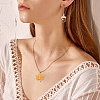 15Pcs 15 Styles Thanksgiving Day Alloy Enamel Pendants FIND-YW0005-79-6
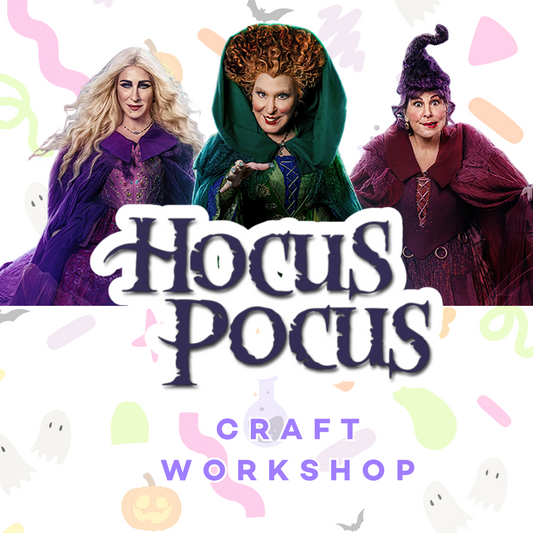 Hocus Pocus Workshop 27/10
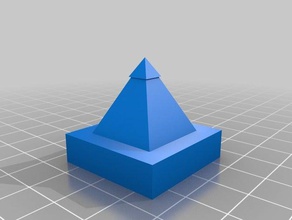 giza tarama ve kopyaları piramitleri 3d print model - Mito3D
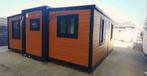 Mobiele woonunit / tiny house met twee slaapkamers en keuken, Zakelijke goederen, Machines en Bouw | Keten en Containers, Ophalen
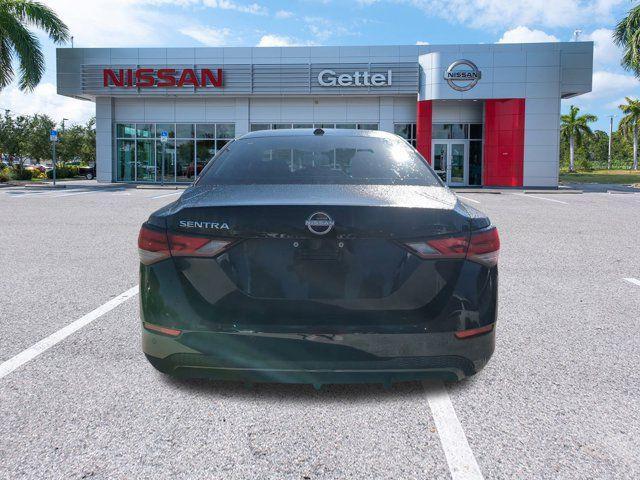 new 2025 Nissan Sentra car, priced at $21,641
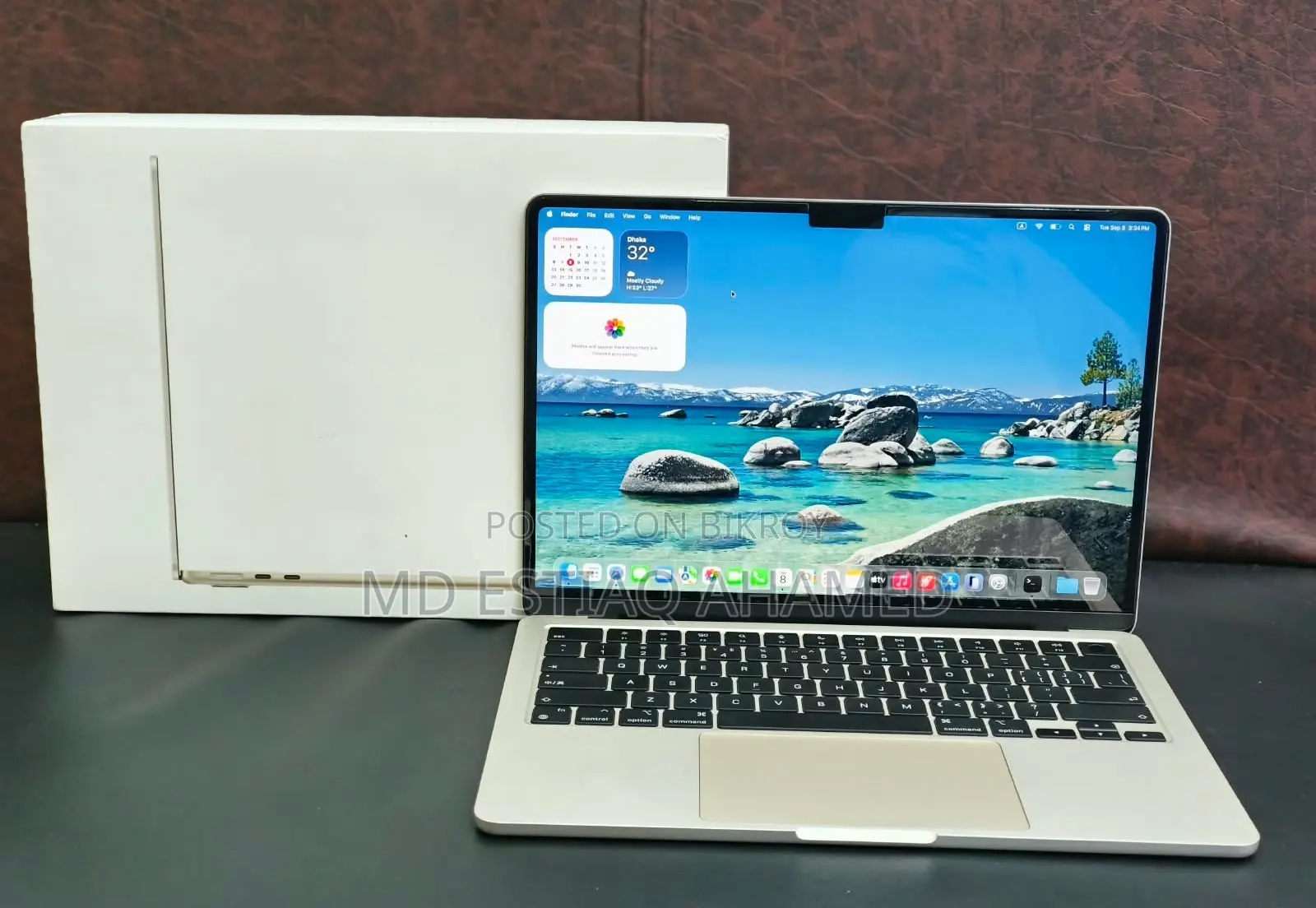 Laptop Apple MacBook Air 2022 M2 16GB Apple M2 SSD 256GB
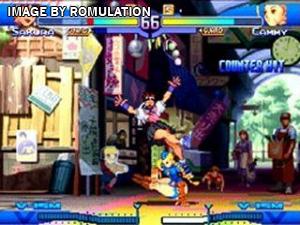 Street Fighter Alpha 3 for PSX screenshot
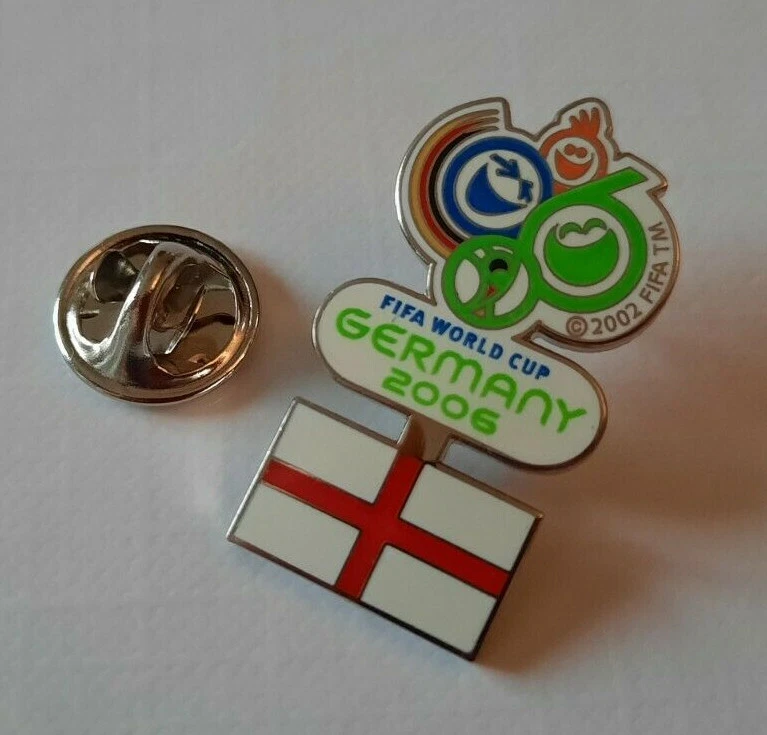 MARKENLOS FIFA World Cup Germany 2006 England Pin (Sparpreis)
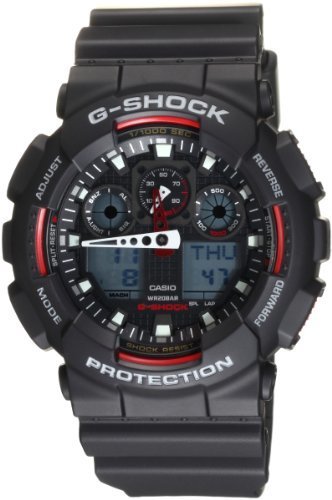Casio Men&#39;s GA100-1A4 &quot;G-Shock&quot; Sport Watch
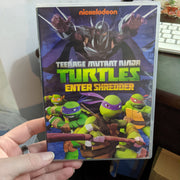 Nickelodeon Teenage Mutant Ninja Turtles TMNT Enter Shredder DVD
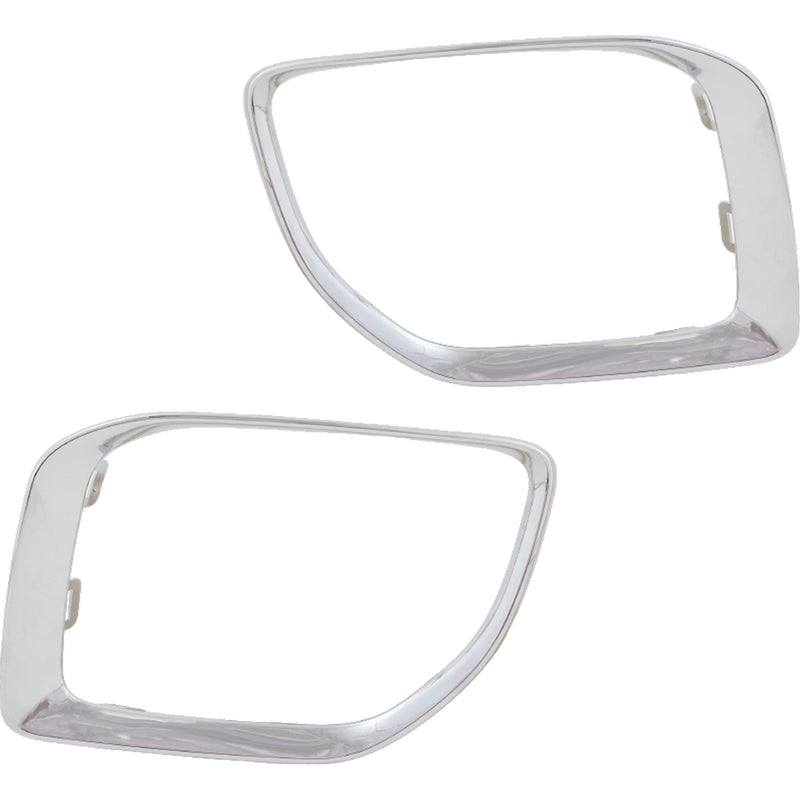 Fog Light Trim CarParts SET-RH10810013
-------
Prompt:
Put the material from its first line through the line with "giza tarama ve", both included, into a JSON list of strings with one string per line. Skip blank lines and leave the pictures out.

Exercise result:
[
  " 15Pcs 15 Styles Thanksgiving Day Alloy Enamel Pendants FIND-YW0005-79-6",
  " Hocus Pocus Workshop 27/10",
  " giza tarama ve kopyaları piramitleri 3d print model - Mito3D"
]